Harvard researcher­s led by Elsie Sunderland, associate professor of environmen­tal engineerin­g and environmen­tal health, measured baseline methylmerc­ury levels in Lake Melville. They noted that concentrat­ions in plankton peaked between one and 10 metres under the water, just as they do in the central Arctic Ocean.

The study concludes that when fresh and salt water meet — in estuaries such as Lake Melville or as oceans absorb melting sea ice — the salinity means organic matter that would usually sink begins to float. It forms a bacterial layer that marine plankton then feast on.

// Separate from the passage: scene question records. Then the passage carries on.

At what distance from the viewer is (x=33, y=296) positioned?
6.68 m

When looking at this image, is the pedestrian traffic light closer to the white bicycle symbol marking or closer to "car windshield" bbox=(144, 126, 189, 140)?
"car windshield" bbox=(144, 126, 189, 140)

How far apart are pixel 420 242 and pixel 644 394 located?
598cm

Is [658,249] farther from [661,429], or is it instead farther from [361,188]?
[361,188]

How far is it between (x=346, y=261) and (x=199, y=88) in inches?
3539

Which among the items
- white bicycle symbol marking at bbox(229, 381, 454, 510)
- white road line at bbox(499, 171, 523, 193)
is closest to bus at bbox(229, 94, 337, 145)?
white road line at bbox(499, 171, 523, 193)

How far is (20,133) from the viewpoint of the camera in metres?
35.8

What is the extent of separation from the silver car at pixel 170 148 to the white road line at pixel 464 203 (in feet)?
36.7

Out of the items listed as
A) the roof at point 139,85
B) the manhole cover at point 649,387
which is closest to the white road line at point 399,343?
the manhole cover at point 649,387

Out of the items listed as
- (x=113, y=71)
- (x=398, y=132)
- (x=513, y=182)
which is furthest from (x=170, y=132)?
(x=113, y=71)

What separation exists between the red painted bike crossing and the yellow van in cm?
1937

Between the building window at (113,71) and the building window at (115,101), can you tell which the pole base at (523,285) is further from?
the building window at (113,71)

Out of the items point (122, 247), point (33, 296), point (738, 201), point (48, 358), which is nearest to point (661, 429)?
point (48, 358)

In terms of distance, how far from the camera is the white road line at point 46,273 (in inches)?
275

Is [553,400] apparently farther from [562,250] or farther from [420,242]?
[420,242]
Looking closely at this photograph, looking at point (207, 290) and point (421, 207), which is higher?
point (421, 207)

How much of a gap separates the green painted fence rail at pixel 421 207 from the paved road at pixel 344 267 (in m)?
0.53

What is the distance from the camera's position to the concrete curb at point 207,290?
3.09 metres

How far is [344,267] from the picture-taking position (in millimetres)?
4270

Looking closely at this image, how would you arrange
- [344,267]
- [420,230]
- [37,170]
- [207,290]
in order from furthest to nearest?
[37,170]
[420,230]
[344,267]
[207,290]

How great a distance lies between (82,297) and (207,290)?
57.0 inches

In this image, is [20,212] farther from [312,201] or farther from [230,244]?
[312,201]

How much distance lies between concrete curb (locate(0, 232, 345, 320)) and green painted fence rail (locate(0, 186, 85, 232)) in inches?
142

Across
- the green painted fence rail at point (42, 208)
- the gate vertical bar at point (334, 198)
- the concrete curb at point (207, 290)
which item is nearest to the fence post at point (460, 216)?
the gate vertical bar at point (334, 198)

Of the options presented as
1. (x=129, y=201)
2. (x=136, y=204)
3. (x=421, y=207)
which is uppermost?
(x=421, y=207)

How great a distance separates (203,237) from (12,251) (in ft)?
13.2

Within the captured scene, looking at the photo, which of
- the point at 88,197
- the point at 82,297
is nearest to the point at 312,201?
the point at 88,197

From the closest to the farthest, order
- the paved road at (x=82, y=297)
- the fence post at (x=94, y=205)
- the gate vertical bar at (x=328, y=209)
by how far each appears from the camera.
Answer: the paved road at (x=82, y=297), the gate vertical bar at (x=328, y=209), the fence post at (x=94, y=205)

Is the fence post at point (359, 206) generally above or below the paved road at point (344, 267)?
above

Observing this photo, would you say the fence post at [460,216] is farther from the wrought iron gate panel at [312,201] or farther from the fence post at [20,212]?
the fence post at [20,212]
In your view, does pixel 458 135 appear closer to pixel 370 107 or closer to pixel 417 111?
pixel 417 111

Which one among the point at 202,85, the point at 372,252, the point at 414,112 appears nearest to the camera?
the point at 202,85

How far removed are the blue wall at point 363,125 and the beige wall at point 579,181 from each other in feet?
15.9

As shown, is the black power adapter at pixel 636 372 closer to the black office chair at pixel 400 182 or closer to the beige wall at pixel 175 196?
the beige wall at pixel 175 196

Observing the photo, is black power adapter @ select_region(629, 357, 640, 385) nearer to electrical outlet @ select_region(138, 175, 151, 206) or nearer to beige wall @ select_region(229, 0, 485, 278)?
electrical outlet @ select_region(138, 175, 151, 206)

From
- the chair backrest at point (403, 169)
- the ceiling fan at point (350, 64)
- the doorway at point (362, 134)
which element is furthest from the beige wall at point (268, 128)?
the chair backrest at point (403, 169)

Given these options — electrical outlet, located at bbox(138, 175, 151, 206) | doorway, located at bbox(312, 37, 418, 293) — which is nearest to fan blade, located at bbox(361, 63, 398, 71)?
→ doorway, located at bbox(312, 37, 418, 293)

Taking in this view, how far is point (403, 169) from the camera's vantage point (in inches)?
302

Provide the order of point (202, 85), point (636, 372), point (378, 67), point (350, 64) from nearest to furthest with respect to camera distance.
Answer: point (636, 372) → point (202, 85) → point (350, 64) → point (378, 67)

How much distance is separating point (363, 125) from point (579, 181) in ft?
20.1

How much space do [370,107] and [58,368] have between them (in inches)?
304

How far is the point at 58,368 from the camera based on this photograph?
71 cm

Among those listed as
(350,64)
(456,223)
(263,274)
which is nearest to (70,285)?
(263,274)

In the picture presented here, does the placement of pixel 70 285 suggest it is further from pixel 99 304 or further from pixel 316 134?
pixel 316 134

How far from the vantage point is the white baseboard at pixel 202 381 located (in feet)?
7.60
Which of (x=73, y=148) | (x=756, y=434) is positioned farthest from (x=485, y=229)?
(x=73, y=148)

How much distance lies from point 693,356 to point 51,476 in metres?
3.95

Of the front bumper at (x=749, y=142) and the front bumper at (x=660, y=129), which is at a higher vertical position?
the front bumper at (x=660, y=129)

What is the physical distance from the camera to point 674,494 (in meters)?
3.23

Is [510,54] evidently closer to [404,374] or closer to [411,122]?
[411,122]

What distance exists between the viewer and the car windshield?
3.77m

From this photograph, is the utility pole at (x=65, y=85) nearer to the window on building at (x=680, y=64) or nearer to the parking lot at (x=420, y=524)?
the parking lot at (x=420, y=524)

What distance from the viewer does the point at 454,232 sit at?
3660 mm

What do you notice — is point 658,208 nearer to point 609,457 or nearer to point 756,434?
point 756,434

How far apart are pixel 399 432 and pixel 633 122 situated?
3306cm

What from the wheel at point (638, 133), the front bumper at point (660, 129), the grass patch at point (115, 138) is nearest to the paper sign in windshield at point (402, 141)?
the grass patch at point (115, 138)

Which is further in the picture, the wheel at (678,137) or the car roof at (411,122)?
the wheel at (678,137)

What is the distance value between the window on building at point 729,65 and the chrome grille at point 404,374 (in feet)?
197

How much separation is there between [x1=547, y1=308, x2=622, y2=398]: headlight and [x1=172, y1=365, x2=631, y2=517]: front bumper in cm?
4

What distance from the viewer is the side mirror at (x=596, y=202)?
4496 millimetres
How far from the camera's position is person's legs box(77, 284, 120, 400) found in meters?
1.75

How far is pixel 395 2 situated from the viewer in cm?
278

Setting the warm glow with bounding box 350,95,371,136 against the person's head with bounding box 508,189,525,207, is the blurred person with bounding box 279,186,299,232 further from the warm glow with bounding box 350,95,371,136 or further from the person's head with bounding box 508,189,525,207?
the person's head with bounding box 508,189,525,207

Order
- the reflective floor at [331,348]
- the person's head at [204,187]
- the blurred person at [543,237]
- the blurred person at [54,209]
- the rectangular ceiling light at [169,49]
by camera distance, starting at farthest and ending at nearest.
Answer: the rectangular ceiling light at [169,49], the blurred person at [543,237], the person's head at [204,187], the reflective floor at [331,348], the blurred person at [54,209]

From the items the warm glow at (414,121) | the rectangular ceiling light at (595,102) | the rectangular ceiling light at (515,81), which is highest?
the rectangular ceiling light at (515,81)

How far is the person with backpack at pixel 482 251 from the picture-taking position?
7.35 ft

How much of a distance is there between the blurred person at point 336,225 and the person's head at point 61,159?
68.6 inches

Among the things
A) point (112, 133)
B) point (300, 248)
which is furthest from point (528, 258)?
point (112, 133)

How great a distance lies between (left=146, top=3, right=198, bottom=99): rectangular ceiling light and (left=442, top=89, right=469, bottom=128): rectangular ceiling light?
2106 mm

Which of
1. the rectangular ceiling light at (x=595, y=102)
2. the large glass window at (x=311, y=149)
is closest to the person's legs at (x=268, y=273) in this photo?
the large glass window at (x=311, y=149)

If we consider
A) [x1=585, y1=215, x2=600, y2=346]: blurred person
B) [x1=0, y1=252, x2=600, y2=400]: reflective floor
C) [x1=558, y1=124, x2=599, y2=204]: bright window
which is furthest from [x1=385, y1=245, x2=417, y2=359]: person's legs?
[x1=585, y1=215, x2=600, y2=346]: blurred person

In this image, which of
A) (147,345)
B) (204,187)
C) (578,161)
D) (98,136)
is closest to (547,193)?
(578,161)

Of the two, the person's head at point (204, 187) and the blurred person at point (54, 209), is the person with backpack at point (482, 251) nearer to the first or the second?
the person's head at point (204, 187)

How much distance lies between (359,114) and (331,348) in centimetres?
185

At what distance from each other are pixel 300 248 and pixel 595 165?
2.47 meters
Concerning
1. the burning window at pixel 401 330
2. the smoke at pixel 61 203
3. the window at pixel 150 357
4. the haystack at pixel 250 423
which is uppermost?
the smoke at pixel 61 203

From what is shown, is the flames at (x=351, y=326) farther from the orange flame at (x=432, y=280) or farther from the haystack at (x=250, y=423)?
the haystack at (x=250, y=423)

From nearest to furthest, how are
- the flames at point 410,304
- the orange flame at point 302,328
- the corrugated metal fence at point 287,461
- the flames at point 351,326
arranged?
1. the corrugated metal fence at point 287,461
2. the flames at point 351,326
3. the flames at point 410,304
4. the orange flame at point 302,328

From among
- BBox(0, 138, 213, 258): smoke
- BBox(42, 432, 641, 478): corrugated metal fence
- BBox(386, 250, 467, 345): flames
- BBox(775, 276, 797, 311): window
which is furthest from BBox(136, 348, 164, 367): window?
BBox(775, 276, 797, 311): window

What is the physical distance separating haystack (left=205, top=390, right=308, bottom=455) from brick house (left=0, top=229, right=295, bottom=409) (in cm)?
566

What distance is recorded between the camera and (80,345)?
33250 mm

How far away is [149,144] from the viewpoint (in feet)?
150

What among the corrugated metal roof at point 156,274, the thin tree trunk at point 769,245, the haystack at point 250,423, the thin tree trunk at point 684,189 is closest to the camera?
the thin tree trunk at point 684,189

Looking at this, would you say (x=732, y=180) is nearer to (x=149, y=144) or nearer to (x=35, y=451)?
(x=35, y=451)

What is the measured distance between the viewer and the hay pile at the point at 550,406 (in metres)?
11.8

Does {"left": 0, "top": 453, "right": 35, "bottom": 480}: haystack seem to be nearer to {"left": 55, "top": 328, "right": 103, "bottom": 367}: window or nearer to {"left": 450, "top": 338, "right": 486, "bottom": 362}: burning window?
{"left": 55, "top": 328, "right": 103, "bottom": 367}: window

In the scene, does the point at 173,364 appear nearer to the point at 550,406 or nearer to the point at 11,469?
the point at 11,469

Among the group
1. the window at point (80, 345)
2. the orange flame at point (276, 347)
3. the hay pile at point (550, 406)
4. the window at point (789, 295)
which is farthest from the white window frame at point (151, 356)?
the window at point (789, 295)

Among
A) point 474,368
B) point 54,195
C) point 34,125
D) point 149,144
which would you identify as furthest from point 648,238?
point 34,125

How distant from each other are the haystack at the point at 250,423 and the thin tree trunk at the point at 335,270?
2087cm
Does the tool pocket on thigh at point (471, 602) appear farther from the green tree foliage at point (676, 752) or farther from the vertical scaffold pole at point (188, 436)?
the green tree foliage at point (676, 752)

Amina Schartup, the study’s lead author, said the result is a very effective process for boosting toxic methylmerc­ury.

“This system is very good at taking very low concentrat­ions of methylmerc­ury and making it relatively high in the plankton,” she said. Fish then eat the plankton.

Schartup wonders to what extent toxin levels then accelerate higher up the food chain. “This is a whole other study that needs to happen,” she said. “I think we need to continue this work so if we do see spikes in the fish or in the water that could be potentiall­y a problem, that we respond immediatel­y before there is an impact on people’s health.”